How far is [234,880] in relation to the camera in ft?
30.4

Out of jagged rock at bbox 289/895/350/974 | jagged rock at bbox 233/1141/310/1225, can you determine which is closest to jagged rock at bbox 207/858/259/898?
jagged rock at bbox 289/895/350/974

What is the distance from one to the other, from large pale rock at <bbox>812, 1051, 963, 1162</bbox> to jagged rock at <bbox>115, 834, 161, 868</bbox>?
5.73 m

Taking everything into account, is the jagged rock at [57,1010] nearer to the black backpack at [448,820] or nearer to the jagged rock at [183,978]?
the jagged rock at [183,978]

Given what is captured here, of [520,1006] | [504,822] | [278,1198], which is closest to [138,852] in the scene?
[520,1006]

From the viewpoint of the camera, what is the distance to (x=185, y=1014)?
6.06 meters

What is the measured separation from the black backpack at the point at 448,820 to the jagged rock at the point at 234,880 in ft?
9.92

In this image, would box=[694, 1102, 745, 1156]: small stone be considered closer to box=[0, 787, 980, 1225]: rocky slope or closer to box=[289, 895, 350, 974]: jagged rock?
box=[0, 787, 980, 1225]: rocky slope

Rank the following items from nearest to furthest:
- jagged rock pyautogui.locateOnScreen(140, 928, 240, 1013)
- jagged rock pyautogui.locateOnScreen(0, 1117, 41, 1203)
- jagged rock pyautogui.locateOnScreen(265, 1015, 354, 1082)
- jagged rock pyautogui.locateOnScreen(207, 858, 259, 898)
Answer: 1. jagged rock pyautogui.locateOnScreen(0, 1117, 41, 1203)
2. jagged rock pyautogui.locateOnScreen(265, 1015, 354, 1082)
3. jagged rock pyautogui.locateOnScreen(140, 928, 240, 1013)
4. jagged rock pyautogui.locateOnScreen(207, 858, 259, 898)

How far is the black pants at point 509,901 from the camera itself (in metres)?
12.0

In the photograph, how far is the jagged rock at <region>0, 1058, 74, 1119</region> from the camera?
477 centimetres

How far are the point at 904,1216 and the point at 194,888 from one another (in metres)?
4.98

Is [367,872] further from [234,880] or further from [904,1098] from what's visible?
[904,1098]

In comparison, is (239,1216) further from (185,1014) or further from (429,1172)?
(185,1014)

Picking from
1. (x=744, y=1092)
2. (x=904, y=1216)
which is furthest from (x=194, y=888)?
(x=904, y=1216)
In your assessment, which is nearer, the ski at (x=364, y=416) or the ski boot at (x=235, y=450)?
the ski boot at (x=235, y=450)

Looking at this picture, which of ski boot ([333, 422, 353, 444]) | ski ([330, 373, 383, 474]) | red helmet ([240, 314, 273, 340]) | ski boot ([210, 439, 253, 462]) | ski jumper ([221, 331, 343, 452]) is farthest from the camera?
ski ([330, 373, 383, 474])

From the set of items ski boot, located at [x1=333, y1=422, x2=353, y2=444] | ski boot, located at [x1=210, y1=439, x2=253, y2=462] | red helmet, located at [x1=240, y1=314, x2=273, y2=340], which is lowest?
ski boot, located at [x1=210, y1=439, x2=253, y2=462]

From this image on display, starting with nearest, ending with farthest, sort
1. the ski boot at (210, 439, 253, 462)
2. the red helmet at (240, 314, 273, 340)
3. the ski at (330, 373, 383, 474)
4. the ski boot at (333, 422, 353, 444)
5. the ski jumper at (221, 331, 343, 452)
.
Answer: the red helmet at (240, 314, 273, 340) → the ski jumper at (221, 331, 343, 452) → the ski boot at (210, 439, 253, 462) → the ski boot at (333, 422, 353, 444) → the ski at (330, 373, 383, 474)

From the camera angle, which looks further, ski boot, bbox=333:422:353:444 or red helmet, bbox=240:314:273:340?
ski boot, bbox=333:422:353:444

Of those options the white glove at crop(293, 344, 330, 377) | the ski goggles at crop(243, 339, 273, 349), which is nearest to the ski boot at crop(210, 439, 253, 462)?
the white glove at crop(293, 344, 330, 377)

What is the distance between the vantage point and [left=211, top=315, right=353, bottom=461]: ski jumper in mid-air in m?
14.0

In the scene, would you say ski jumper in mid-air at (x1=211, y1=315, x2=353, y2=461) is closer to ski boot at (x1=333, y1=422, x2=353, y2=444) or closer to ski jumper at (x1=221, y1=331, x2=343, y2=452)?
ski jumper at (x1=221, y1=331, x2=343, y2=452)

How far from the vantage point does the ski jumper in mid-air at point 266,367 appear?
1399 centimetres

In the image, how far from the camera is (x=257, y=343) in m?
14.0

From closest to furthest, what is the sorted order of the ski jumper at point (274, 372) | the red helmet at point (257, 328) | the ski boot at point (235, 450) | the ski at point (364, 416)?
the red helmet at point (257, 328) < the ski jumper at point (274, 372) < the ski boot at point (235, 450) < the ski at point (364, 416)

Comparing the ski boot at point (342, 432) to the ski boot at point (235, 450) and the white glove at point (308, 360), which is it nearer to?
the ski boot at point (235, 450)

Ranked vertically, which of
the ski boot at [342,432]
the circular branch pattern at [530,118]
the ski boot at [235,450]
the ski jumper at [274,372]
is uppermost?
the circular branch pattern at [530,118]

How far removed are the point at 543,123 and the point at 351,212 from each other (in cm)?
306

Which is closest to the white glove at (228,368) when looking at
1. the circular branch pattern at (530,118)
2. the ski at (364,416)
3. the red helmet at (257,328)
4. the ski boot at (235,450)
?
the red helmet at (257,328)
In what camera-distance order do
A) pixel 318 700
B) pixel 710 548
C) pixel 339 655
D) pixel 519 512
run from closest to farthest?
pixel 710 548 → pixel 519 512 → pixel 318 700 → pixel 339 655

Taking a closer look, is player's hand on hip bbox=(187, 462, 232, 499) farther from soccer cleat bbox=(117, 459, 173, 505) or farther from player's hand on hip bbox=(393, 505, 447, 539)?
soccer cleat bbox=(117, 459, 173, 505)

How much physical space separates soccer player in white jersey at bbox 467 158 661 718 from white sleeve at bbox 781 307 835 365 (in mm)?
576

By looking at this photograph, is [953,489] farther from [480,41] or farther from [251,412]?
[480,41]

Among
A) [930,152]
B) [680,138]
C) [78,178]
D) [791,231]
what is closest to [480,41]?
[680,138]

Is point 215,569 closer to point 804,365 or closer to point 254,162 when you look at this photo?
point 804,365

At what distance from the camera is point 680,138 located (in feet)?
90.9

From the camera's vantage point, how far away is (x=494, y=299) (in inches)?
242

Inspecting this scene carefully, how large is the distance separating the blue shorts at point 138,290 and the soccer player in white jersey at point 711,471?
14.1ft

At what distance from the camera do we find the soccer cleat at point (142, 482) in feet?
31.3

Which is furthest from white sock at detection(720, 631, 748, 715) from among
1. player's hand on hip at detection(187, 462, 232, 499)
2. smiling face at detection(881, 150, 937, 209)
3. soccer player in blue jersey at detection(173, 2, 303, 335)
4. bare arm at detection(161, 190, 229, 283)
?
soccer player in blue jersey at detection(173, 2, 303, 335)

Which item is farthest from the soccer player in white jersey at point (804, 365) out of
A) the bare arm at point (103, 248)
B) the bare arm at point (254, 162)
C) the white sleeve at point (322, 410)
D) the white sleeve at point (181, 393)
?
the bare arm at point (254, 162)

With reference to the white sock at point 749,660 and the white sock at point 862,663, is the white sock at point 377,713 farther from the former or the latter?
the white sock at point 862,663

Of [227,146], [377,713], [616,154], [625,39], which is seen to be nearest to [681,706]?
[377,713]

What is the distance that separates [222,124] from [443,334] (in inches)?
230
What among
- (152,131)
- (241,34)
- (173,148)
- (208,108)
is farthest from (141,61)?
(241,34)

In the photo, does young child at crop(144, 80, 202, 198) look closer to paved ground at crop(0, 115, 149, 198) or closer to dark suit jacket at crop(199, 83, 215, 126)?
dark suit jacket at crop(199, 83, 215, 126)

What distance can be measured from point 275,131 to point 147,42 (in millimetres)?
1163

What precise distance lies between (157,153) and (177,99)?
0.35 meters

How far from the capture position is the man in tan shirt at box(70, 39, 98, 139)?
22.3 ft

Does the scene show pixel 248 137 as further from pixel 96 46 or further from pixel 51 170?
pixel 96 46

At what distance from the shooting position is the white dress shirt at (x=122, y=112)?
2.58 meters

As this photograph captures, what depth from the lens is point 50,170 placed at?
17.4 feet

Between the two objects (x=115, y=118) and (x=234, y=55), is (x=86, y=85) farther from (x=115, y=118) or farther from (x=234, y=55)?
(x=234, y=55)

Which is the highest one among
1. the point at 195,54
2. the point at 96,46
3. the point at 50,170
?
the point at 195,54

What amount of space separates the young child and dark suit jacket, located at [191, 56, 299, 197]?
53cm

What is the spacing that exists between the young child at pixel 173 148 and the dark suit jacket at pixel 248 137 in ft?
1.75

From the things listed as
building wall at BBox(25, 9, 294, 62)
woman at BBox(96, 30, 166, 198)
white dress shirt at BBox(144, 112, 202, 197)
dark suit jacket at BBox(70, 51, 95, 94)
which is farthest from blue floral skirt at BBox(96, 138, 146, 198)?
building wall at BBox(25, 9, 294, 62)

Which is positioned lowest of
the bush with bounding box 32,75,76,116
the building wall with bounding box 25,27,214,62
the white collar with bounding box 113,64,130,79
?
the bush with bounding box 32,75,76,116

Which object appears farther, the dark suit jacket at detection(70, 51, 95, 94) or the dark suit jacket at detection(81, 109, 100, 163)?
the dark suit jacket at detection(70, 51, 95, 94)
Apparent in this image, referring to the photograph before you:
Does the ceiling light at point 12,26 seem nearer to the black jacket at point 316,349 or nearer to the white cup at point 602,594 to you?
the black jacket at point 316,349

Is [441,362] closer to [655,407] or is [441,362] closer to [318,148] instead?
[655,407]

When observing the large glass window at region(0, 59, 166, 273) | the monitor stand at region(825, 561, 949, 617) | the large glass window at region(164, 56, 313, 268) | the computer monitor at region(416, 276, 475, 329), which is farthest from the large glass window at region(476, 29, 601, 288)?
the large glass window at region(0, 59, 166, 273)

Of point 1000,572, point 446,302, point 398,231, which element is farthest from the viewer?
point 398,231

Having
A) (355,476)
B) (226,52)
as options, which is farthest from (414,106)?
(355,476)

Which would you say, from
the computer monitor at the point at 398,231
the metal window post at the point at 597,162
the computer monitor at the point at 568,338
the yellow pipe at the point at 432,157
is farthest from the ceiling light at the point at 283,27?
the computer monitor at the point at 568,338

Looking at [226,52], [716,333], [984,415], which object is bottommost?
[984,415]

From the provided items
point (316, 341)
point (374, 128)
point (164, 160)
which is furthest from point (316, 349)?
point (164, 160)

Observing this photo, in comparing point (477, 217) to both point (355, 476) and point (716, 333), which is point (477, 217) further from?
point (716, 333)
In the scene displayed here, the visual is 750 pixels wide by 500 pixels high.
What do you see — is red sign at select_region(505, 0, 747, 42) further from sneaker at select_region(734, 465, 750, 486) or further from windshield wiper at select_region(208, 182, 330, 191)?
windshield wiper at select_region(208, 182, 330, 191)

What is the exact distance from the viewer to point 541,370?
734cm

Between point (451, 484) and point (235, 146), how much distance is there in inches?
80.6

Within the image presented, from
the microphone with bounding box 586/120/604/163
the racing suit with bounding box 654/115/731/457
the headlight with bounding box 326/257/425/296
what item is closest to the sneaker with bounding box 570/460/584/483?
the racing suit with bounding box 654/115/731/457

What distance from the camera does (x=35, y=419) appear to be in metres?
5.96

----

▸ WRITTEN REQUEST: Everything from the line that contains "Looking at [226,52], [716,333], [984,415], which" through the end of the records must be duplicated exactly, and nothing outside that range.

▸ WORKED SOLUTION:
Looking at [226,52], [716,333], [984,415], which object is bottommost?
[984,415]

From the provided items
point (316, 341)
point (374, 128)
point (164, 160)
which is furthest from point (316, 349)?
point (164, 160)

Observing this photo, in comparing point (477, 217) to both point (355, 476) and point (716, 333), which is point (477, 217) further from?
point (716, 333)
In the scene displayed here, the visual is 750 pixels wide by 500 pixels high.
What do you see — is red sign at select_region(505, 0, 747, 42) further from sneaker at select_region(734, 465, 750, 486) or further from windshield wiper at select_region(208, 182, 330, 191)?
windshield wiper at select_region(208, 182, 330, 191)

What is the exact distance from the viewer to point 541,370?
734cm

Between point (451, 484) and point (235, 146), how much distance is there in inches?
80.6

Within the image presented, from
the microphone with bounding box 586/120/604/163
the racing suit with bounding box 654/115/731/457
the headlight with bounding box 326/257/425/296
what item is closest to the sneaker with bounding box 570/460/584/483?
the racing suit with bounding box 654/115/731/457

What distance from the camera does (x=35, y=419) appear to be in metres?
5.96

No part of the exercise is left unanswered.